Being a university dean means having many tasks to juggle and many hard decisions to make. It’s impossible to please everybody, so I just try to keep my personal values and the institution’s values at the core of my decisions and interactions. And if I don’t quite meet that goal, then I get up the next day and try again. I have a mantra I sometimes repeat to myself: “Be calm. Choose joy. Show gratitude. Seek empathy. Love thyself.” Those words have helped me to stay centered and grounded through some very tumultuous times.

Dr. Dafeng Yao

Elizabeth and James E. Turner Jr. ’56 Faculty Fellow and CACI Faculty Fellow in the Department of Computer Science, Virginia Tech

What challenges have you faced as a woman in technology and how were you able to overcome them?

Last Saturday, a remote family friend told me that he was surprised by my achievements, because women “usually suck at technological fields.” This type of stereotypical and impostor syndrome-inducing microaggressions routinely happens to women in technology. They drag women down, making their work less and less enjoyable. It is like running in mud. Overcoming these challenges requires the society to improve, which unfortunately happens very slowly. The current system is not perfect. All women in technology need to read about impostor syndrome. Do not let gender-related issues negatively impact your self-esteem.

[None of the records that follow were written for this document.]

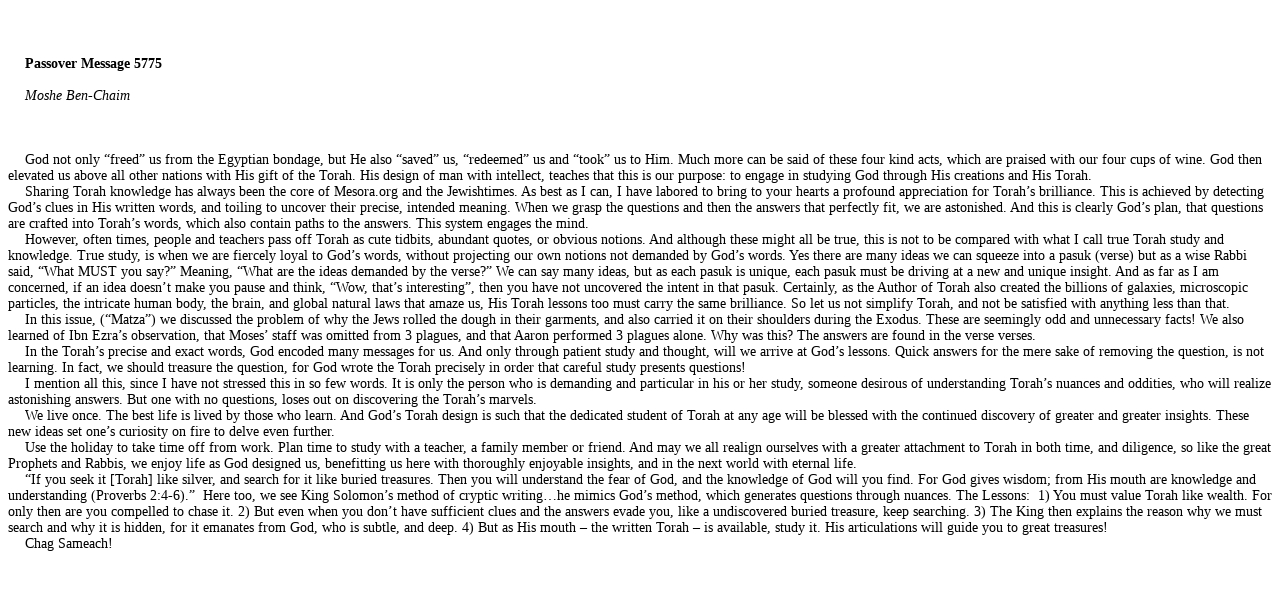

--- FILE ---
content_type: text/html
request_url: https://mesora.org/passover5775.html
body_size: 5898
content:
<!DOCTYPE html PUBLIC "-//W3C//DTD HTML 4.01//EN" "http://www.w3.org/TR/html4/strict.dtd">
<html>
<head>
  <meta http-equiv="Content-Type" content="text/html; charset=utf-8">
  <meta http-equiv="Content-Style-Type" content="text/css">
  <title></title>
  <meta name="Generator" content="Cocoa HTML Writer">
  <meta name="CocoaVersion" content="1344.72">
  <style type="text/css">
    p.p1 {margin: 0.0px 0.0px 0.0px 0.0px; text-indent: 17.0px; font: 14.0px Georgia; min-height: 16.0px}
    p.p2 {margin: 0.0px 0.0px 0.0px 0.0px; text-indent: 17.0px; font: 14.0px Georgia}
  </style>
</head>
<body>
<p class="p1"><br></p>
<p class="p1"><br></p>
<p class="p1"><br></p>
<p class="p2"><b>Passover Message 5775</b></p>
<p class="p1"><br></p>
<p class="p2"><i>Moshe Ben-Chaim</i></p>
<p class="p1"><br></p>
<p class="p1"><br></p>
<p class="p1"><br></p>
<p class="p2">God not only “freed” us from the Egyptian bondage, but He also “saved” us, “redeemed” us and “took” us to Him. Much more can be said of these four kind acts, which are praised with our four cups of wine. God then elevated us above all other nations with His gift of the Torah. His design of man with intellect, teaches that this is our purpose: to engage in studying God through His creations and His Torah.<span class="Apple-converted-space"> </span></p>
<p class="p2">Sharing Torah knowledge has always been the core of Mesora.org and the Jewishtimes. As best as I can, I have labored to bring to your hearts a profound appreciation for Torah’s brilliance. This is achieved by detecting God’s clues in His written words, and toiling to uncover their precise, intended meaning. When we grasp the questions and then the answers that perfectly fit, we are astonished. And this is clearly God’s plan, that questions are crafted into Torah’s words, which also contain paths to the answers. This system engages the mind.<span class="Apple-converted-space"> </span></p>
<p class="p2">However, often times, people and teachers pass off Torah as cute tidbits, abundant quotes, or obvious notions. And although these might all be true, this is not to be compared with what I call true Torah study and knowledge. True study, is when we are fiercely loyal to God’s words, without projecting our own notions not demanded by God’s words. Yes there are many ideas we can squeeze into a pasuk (verse) but as a wise Rabbi said, “What MUST you say?” Meaning, “What are the ideas demanded by the verse?” We can say many ideas, but as each pasuk is unique, each pasuk must be driving at a new and unique insight. And as far as I am concerned, if an idea doesn’t make you pause and think, “Wow, that’s interesting”, then you have not uncovered the intent in that pasuk. Certainly, as the Author of Torah also created the billions of galaxies, microscopic particles, the intricate human body, the brain, and global natural laws that amaze us, His Torah lessons too must carry the same brilliance. So let us not simplify Torah, and not be satisfied with anything less than that.<span class="Apple-converted-space"> </span></p>
<p class="p2">In this issue, (“Matza”) we discussed the problem of why the Jews rolled the dough in their garments, and also carried it on their shoulders during the Exodus. These are seemingly odd and unnecessary facts! We also learned of Ibn Ezra’s observation, that Moses’ staff was omitted from 3 plagues, and that Aaron performed 3 plagues alone. Why was this? The answers are found in the verse verses.</p>
<p class="p2">In the Torah’s precise and exact words, God encoded many messages for us. And only through patient study and thought, will we arrive at God’s lessons. Quick answers for the mere sake of removing the question, is not learning. In fact, we should treasure the question, for God wrote the Torah precisely in order that careful study presents questions!</p>
<p class="p2">I mention all this, since I have not stressed this in so few words. It is only the person who is demanding and particular in his or her study, someone desirous of understanding Torah’s nuances and oddities, who will realize astonishing answers. But one with no questions, loses out on discovering the Torah’s marvels.</p>
<p class="p2">We live once. The best life is lived by those who learn. And God’s Torah design is such that the dedicated student of Torah at any age will be blessed with the continued discovery of greater and greater insights. These new ideas set one’s curiosity on fire to delve even further.</p>
<p class="p2">Use the holiday to take time off from work. Plan time to study with a teacher, a family member or friend. And may we all realign ourselves with a greater attachment to Torah in both time, and diligence, so like the great Prophets and Rabbis, we enjoy life as God designed us, benefitting us here with thoroughly enjoyable insights, and in the next world with eternal life.<span class="Apple-converted-space"> </span></p>
<p class="p2">“If you seek it [Torah] like silver, and search for it like buried treasures. Then you will understand the fear of God, and the knowledge of God will you find. For God gives wisdom; from His mouth are knowledge and understanding (Proverbs 2:4-6).”<span class="Apple-converted-space">  </span>Here too, we see King Solomon’s method of cryptic writing…he mimics God’s method, which generates questions through nuances. The Lessons:<span class="Apple-converted-space">  </span>1) You must value Torah like wealth. For only then are you compelled to chase it. 2) But even when you don’t have sufficient clues and the answers evade you, like a undiscovered buried treasure, keep searching. 3) The King then explains the reason why we must search and why it is hidden, for it emanates from God, who is subtle, and deep. 4) But as His mouth – the written Torah – is available, study it. His articulations will guide you to great treasures!</p>
<p class="p2">Chag Sameach!</p>
</body>
</html>
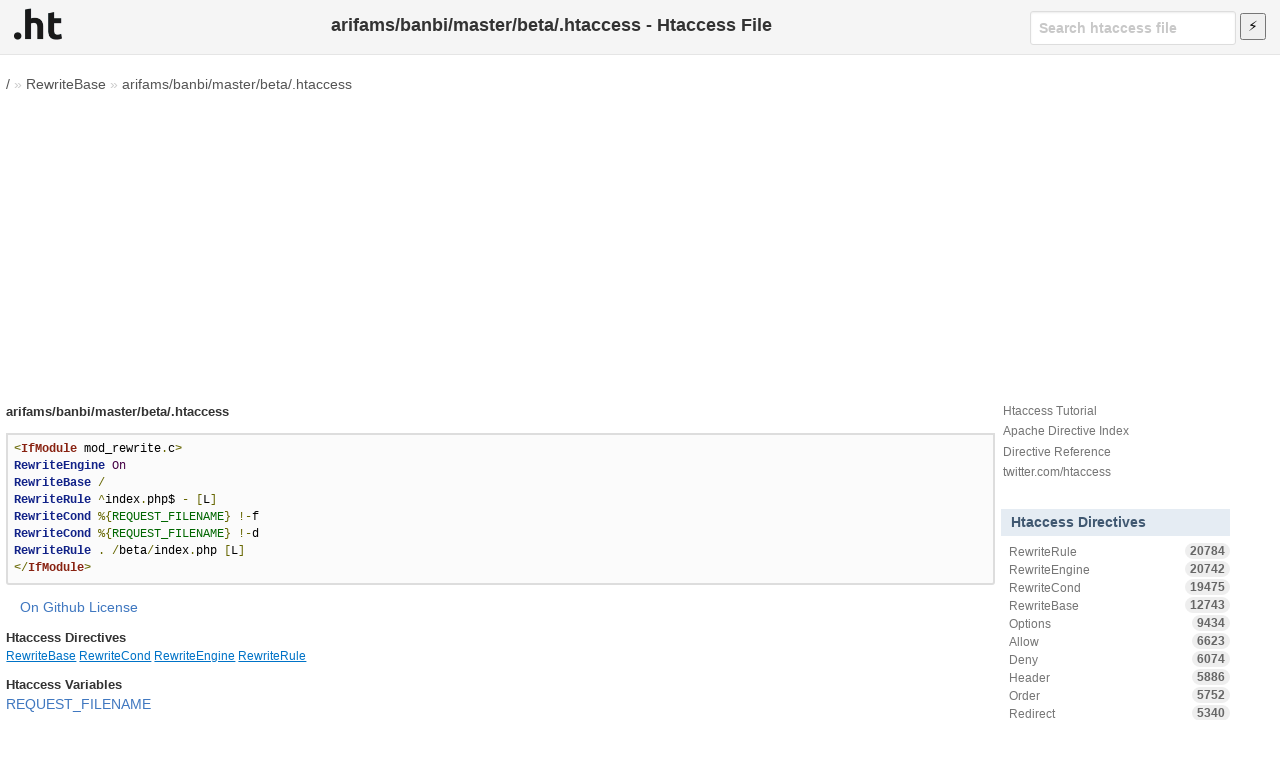

--- FILE ---
content_type: text/html; charset=utf-8
request_url: https://www.google.com/recaptcha/api2/aframe
body_size: 269
content:
<!DOCTYPE HTML><html><head><meta http-equiv="content-type" content="text/html; charset=UTF-8"></head><body><script nonce="DWgpG4mkXEwQw7645uJHTA">/** Anti-fraud and anti-abuse applications only. See google.com/recaptcha */ try{var clients={'sodar':'https://pagead2.googlesyndication.com/pagead/sodar?'};window.addEventListener("message",function(a){try{if(a.source===window.parent){var b=JSON.parse(a.data);var c=clients[b['id']];if(c){var d=document.createElement('img');d.src=c+b['params']+'&rc='+(localStorage.getItem("rc::a")?sessionStorage.getItem("rc::b"):"");window.document.body.appendChild(d);sessionStorage.setItem("rc::e",parseInt(sessionStorage.getItem("rc::e")||0)+1);localStorage.setItem("rc::h",'1769632500438');}}}catch(b){}});window.parent.postMessage("_grecaptcha_ready", "*");}catch(b){}</script></body></html>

What can technology companies do to empower their women employees?

Technology companies need to put women in powerful decision-making positions. Give the benefit of the doubt to women. Women might not always look like or talk like the executives, board members, or presidents in stereotype-perpetuating Hollywood movies. That does not mean women cannot do the work. I have seen so many truly brilliant, devoted, and decisive ladies in the technology profession. Give women the opportunities to shine. Have faith in women.

Can you speak to the importance of gender diversity in technology roles?

Great minds don’t think alike. We need both men and women to contribute their ideas freely. Oftentimes, I was the only woman in the discussion and I had different opinions and ideas from others – good ones. Men and women have very different life experiences and perspectives, which may lead to different and equally valuable creative processes.      

Is there someone you look up to within the technology field?

I look up to many gentle giants, women and men in academia who work so hard on advancing women in computing. Barbara Ryder, my former boss at Virginia Tech, hired me twice and solved my two-body problem: long-distance relationship of a dual-career couple. Elisa Bertino at Purdue University put me in leadership positions that opened up many opportunities for me. Bhavani Thuraisingham at UT Dallas showed me that it is absolutely fine for a professional woman to talk about her family and life. I also have numerous male mentors who recognize my technical abilities. Having the support of those men as allies is extremely important. Interacting with these pioneers also allows me to see diverse yet equally effective leadership styles.  

How do you measure success in your current role as a female leader?

To me, success means more females are given the opportunities and resources to fulfill their career pursuits and are able to contribute to this field in a significant and meaningful capacity. The tech talent pipeline is very leaky, losing women all the time, especially mid-career females. I am the founder of a number of diversity events for female and underrepresented cybersecurity researchers, including the Women in Cybersecurity Research Workshop (CyberW) and the Individualized Mentor (iMentor) Workshop. Our field needs to be aware of the problem, acknowledge the problem, understand possible causes, and – most importantly – improve.